*** Opening WORKING DATA ***
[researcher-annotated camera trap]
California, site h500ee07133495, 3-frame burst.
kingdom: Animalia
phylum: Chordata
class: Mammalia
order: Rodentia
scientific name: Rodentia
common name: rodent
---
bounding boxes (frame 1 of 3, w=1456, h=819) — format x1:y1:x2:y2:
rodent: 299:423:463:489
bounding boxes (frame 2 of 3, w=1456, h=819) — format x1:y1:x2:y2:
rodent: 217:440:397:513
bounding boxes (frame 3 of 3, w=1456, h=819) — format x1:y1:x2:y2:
*** Closing WORKING DATA ***
# WORK ITEM:
Would you transcribe the records above exactly, leaving nothing out?

# YOUR SOLUTION:
[researcher-annotated camera trap]
California, site h500ee07133495, 3-frame burst.
kingdom: Animalia
phylum: Chordata
class: Mammalia
order: Rodentia
scientific name: Rodentia
common name: rodent
---
bounding boxes (frame 1 of 3, w=1456, h=819) — format x1:y1:x2:y2:
rodent: 299:423:463:489
bounding boxes (frame 2 of 3, w=1456, h=819) — format x1:y1:x2:y2:
rodent: 217:440:397:513
bounding boxes (frame 3 of 3, w=1456, h=819) — format x1:y1:x2:y2:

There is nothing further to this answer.